> [Exercise text]:
########

Tim Sweeney, CEO of Epic Games, thinks that automated chatbots can be used to enrich games with auto-generated dialogue. But what he and his company don’t like, however, is the end user using bots to bring false life to lifeless server rooms so that user-created maps can earn money even if nobody’s actually playing them.
Two Michigan-based Fortnite creators, Idris Nahdi and Ayob Nasser, are at the center of a lawsuit filed by Epic Games that alleges they created 20,000 bots to falsely inflate the popularity of their maps (h/t comrade Hernandez at Polygon). And they weren’t just doing it because they were lonely and wanted thousands of bot friends. Generating engagement on Fortnite maps is akin to printing money, as Fortnite’s “Island Creator” program sees folks earn real cash for making genuinely cool stuff that appeals to genuine people. Create a cool island that attracts loads of players, and Epic will make it worth your while.
But alas, we live in a society with “rules.” And one of Fortnite’s creator program rules is that engagement is measured by real people playing the game. This is in addition to some pretty strict rules about intellectual property.
Epic Games alleges that the defendants were intentionally trying to circumvent the program’s terms of service, having bots flood their islands “using a cloud gaming service that allows users to play video games, like Fortnite, remotely.”

########

> [Extracted records]:

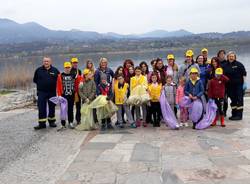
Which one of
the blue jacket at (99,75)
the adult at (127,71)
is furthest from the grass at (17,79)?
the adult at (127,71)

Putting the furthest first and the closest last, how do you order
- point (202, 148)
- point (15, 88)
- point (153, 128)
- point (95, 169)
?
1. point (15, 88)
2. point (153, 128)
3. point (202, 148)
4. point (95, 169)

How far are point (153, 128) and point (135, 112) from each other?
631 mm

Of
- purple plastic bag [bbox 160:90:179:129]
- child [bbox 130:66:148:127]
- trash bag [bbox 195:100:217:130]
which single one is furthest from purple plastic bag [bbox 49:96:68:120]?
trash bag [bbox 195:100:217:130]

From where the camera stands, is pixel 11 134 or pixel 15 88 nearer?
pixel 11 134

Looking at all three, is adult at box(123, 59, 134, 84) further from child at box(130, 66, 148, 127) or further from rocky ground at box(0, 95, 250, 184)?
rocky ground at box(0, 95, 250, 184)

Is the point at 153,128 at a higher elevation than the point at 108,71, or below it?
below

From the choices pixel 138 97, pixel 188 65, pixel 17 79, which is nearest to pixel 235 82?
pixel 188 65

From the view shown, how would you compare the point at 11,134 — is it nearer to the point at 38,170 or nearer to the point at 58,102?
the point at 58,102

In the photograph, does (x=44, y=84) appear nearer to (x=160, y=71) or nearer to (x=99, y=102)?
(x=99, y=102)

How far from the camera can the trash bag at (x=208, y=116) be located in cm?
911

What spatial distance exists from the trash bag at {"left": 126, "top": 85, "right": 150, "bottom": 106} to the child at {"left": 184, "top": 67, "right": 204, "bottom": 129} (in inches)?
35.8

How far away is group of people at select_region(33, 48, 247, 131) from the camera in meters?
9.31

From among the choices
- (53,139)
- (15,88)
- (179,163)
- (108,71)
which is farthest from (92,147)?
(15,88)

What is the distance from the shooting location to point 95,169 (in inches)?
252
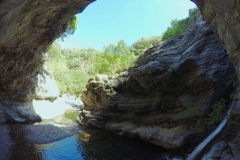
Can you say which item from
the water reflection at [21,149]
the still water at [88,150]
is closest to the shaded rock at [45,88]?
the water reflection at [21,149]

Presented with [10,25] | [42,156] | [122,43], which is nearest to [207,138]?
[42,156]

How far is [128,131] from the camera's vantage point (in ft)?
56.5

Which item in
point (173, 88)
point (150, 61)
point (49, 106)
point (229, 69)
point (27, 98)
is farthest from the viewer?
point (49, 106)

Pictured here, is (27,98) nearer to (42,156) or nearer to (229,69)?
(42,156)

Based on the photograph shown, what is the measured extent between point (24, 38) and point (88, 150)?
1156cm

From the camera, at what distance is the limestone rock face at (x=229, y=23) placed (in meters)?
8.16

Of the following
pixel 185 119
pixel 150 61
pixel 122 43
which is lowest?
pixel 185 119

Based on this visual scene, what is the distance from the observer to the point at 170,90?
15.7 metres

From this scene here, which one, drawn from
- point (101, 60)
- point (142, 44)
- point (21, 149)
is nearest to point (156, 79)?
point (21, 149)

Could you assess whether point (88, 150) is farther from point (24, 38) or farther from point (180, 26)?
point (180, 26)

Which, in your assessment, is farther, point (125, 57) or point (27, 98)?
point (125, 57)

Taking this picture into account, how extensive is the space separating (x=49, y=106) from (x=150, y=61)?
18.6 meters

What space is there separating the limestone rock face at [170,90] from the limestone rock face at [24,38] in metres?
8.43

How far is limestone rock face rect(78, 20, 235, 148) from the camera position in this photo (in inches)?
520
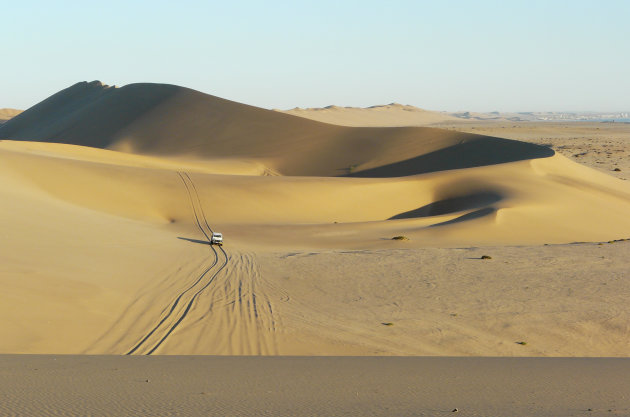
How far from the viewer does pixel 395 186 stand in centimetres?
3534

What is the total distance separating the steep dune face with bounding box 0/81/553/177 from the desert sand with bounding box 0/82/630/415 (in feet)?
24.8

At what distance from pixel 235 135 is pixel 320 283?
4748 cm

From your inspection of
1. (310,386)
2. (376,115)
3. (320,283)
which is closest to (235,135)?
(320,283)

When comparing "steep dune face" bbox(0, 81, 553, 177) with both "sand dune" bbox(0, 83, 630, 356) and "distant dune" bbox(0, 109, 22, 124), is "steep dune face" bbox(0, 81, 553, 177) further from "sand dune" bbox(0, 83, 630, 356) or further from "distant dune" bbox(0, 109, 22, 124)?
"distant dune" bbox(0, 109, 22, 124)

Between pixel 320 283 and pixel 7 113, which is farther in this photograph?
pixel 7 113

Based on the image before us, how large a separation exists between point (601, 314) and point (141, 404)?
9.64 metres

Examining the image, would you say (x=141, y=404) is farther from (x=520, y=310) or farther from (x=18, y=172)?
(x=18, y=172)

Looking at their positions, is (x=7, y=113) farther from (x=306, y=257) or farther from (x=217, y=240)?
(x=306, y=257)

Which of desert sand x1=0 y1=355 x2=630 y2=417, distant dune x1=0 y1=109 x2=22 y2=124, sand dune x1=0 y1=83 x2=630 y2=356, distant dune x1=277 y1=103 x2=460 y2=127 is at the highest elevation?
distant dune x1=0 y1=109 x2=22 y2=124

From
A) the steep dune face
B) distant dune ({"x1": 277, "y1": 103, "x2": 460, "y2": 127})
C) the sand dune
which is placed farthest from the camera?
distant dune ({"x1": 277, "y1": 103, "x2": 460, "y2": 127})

########

> [Complete the following]:
1. Using the Fortnite lawsuit article, decide whether each statement agrees with it: (a) the lawsuit alleges the two creators made 20,000 bots; (b) the two creators are based in California; (c) engagement in the creator program is measured by real people playing the game. Give yes or no for each, with the deciding words quoted exactly.
2. Output everything from "Two Michigan-based Fortnite" down to "about intellectual property." in the Fortnite lawsuit article, copied word for word.
Answer from the Fortnite lawsuit article alone.

> [Answers for each item]:
1.
(a) Yes: "alleges they created 20,000 bots to falsely inflate the popularity of their maps"
(b) No: "Two Michigan-based Fortnite creators"
(c) Yes: "engagement is measured by real people playing the game"

2.
Two Michigan-based Fortnite creators, Idris Nahdi and Ayob Nasser, are at the center of a lawsuit filed by Epic Games that alleges they created 20,000 bots to falsely inflate the popularity of their maps (h/t comrade Hernandez at Polygon). And they weren’t just doing it because they were lonely and wanted thousands of bot friends. Generating engagement on Fortnite maps is akin to printing money, as Fortnite’s “Island Creator” program sees folks earn real cash for making genuinely cool stuff that appeals to genuine people. Create a cool island that attracts loads of players, and Epic will make it worth your while.
But alas, we live in a society with “rules.” And one of Fortnite’s creator program rules is that engagement is measured by real people playing the game. This is in addition to some pretty strict rules about intellectual property.